» EXERCISE DETAILS
In the entries below, find each line with the string "impala" and copy it.

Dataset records
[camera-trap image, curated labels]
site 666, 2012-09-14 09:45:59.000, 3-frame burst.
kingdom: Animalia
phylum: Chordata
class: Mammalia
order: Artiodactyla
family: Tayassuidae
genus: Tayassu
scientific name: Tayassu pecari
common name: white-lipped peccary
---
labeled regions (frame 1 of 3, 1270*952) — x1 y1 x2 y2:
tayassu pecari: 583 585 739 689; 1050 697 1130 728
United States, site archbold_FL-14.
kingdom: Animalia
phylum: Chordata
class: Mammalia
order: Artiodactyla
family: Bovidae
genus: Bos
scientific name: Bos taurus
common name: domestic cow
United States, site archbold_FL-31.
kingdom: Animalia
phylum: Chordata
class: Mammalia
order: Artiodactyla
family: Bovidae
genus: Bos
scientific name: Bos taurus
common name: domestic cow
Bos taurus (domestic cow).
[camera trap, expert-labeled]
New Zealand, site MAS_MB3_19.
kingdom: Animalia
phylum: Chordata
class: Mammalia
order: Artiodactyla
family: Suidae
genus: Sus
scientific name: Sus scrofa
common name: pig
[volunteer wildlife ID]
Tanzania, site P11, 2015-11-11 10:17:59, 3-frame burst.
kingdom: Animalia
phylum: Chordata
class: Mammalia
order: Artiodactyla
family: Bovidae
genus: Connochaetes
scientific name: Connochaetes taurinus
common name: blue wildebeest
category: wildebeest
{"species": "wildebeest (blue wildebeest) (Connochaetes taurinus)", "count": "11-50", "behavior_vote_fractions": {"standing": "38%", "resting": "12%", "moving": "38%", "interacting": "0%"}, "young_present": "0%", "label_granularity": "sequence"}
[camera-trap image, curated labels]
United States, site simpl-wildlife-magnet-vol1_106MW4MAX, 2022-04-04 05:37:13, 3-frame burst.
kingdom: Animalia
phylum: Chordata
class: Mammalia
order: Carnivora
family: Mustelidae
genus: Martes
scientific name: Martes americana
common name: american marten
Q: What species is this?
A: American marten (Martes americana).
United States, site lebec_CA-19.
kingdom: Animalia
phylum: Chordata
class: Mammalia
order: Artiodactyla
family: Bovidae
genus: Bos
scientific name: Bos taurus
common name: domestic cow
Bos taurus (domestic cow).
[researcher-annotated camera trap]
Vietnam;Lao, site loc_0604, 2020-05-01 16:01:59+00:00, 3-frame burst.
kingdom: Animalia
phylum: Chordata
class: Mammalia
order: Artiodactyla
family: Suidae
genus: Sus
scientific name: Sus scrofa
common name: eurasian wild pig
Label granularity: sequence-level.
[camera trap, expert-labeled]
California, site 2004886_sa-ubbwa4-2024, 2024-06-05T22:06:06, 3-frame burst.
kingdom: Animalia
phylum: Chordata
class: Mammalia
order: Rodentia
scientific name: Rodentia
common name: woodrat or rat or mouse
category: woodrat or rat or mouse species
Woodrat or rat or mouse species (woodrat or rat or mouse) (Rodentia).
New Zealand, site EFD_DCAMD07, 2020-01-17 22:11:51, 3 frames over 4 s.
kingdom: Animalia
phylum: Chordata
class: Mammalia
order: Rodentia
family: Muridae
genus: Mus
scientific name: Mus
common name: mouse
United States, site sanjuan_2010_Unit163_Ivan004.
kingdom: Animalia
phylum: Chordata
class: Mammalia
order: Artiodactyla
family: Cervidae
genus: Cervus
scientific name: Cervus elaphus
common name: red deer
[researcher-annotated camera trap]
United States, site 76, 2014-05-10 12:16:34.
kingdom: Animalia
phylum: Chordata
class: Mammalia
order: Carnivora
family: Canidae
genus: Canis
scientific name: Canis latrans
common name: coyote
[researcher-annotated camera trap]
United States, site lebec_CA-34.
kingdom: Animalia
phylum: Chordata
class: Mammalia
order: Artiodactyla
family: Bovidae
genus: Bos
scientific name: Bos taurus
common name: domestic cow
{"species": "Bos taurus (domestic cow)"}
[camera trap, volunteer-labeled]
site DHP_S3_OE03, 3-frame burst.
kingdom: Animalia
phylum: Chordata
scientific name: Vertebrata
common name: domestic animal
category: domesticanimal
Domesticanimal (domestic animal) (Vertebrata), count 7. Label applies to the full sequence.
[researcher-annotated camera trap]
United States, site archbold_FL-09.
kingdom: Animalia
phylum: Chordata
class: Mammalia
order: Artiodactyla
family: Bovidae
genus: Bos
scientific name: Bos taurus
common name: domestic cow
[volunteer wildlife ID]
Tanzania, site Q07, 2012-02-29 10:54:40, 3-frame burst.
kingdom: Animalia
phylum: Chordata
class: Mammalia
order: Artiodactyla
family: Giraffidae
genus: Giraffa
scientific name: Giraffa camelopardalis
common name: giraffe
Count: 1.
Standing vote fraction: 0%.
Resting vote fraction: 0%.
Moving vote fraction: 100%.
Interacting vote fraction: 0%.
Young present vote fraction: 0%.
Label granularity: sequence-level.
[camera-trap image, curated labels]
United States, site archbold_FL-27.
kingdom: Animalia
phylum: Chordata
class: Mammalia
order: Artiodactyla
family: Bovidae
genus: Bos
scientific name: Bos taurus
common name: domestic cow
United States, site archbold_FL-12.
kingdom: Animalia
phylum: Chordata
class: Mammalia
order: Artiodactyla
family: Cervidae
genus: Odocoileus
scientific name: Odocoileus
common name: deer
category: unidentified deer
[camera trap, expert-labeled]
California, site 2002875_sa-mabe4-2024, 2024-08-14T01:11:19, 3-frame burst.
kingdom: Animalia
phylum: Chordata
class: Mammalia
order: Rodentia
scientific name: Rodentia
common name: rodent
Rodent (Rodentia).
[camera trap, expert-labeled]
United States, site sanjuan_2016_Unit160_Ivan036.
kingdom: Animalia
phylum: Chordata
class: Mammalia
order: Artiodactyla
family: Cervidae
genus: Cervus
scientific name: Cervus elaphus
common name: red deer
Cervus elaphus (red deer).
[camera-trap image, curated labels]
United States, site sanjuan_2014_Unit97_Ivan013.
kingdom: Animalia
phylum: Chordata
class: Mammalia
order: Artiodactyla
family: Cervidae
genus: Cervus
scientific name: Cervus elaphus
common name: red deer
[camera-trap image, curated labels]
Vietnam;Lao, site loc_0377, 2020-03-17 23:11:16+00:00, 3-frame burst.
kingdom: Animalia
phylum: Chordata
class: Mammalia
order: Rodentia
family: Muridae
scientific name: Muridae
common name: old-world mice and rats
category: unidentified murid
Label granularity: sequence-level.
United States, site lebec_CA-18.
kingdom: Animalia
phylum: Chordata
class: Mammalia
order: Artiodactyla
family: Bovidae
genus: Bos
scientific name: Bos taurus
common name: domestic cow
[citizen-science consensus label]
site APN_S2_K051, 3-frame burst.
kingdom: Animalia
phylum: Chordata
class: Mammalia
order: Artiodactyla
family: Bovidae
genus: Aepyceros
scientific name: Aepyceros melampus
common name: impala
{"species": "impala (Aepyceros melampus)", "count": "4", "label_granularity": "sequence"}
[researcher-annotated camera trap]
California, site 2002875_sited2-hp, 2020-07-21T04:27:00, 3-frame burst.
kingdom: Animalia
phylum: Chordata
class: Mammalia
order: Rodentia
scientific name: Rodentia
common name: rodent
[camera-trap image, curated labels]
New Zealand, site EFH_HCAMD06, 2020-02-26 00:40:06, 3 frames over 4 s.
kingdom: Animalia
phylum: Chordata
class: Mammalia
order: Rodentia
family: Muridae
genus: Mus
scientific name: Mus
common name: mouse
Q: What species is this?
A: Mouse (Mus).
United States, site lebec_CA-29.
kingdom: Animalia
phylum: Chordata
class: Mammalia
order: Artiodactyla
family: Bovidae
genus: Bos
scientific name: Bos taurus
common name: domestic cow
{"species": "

» PROBLEM SOLUTION
common name: impala
{"species": "impala (Aepyceros melampus)", "count": "4", "label_granularity": "sequence"}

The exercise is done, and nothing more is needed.